[Selection]
------------------------------------------------
In any event, plaintiff's contentions are without merit. Although a summary judgment standard should be employed "[w]here jurisdiction is so intertwined with the merits that its resolution depends on the resolution of the merits," London v. Polishook, 189 F.3d 196, 198-99 (2d Cir. 1999), in this case, "the notion of 'intertwining,' in a sense that would then trigger the application of summary judgment standards against the party challenging subject matter jurisdiction, is not at work," id., since the resolution of the jurisdictional issue is not tied to the ultimate resolution of the merits of plaintiff's ADA claims. Where, as here, "a bona fide dispute is raised as to the presence of federal jurisdiction it is the affirmative burden of the party invoking such jurisdiction . . . to proffer the necessary factual predicate-- not simply an allegation in a complaint-- to support jurisdiction." Id.

Plaintiff contends, inter alia, that Magistrate Judge Lindsay erred: (i) in finding that the TAC fails to plead facts sufficient to establish that he suffered a concrete and particularized injury and, thus, that his ADA claims should be dismissed for lack of standing; (ii) in applying "a less stringent test in determining mootness," (Plf. Obj. at 1; see also Id. at 8-9); and (iii) in "accept[ing] as wholly true a declaration by a paid expert," who never (A) "declared that the websites at issue were up to WCAG 2.0AA standards," or (B) "disputes that the alleged errors in the complaint which lead to inaccessibility of the various Hilton websites at issue in this case, occurred while the same safe guard [sic] were in place as there are currently." (Id. at 9-11).

The Web Content Accessibility Guidelines version 2.0 AA ("WCAG 2.0 AA") is a set of private website accessibility standards developed by the Worldwide Web Consortium (W3C). However, the DOJ never promulgated final ADA regulations adopting those accessibility standards. Neither the ADA nor its regulations require websites to comply with the WCAG 2.0 AA website accessibility standards.
------------------------------------------------
[Recorded data]
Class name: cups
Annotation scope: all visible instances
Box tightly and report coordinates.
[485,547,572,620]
------------------------------------------------
[Task requirements]
(A) Using the ruling excerpt, decide whether each statement agrees with it. (i) The WCAG 2.0 AA standards were developed by the Worldwide Web Consortium. (ii) The DOJ promulgated final ADA regulations adopting the WCAG 2.0 AA standards. (iii) The court holds that the jurisdictional issue is tied to the ultimate resolution of the merits of the plaintiff's ADA claims.
(B) List every error that the plaintiff says Magistrate Judge Lindsay made, as the ruling excerpt sets them out.
(C) Return everything in the ruling excerpt from "The Web Content" down to "website accessibility standards.".

[Expected outputs]
(A)
(i) Yes: "developed by the Worldwide Web Consortium (W3C)"
(ii) No: "the DOJ never promulgated final ADA regulations adopting those accessibility standards"
(iii) No: "the resolution of the jurisdictional issue is not tied to the ultimate resolution of the merits of plaintiff's ADA claims"

(B)
1. Finding that the TAC fails to plead facts sufficient to establish that the plaintiff suffered a concrete and particularized injury, and therefore that his ADA claims should be dismissed for lack of standing.
2. Applying "a less stringent test in determining mootness."
3. Accepting as wholly true a declaration by a paid expert.

(C)
The Web Content Accessibility Guidelines version 2.0 AA ("WCAG 2.0 AA") is a set of private website accessibility standards developed by the Worldwide Web Consortium (W3C). However, the DOJ never promulgated final ADA regulations adopting those accessibility standards. Neither the ADA nor its regulations require websites to comply with the WCAG 2.0 AA website accessibility standards.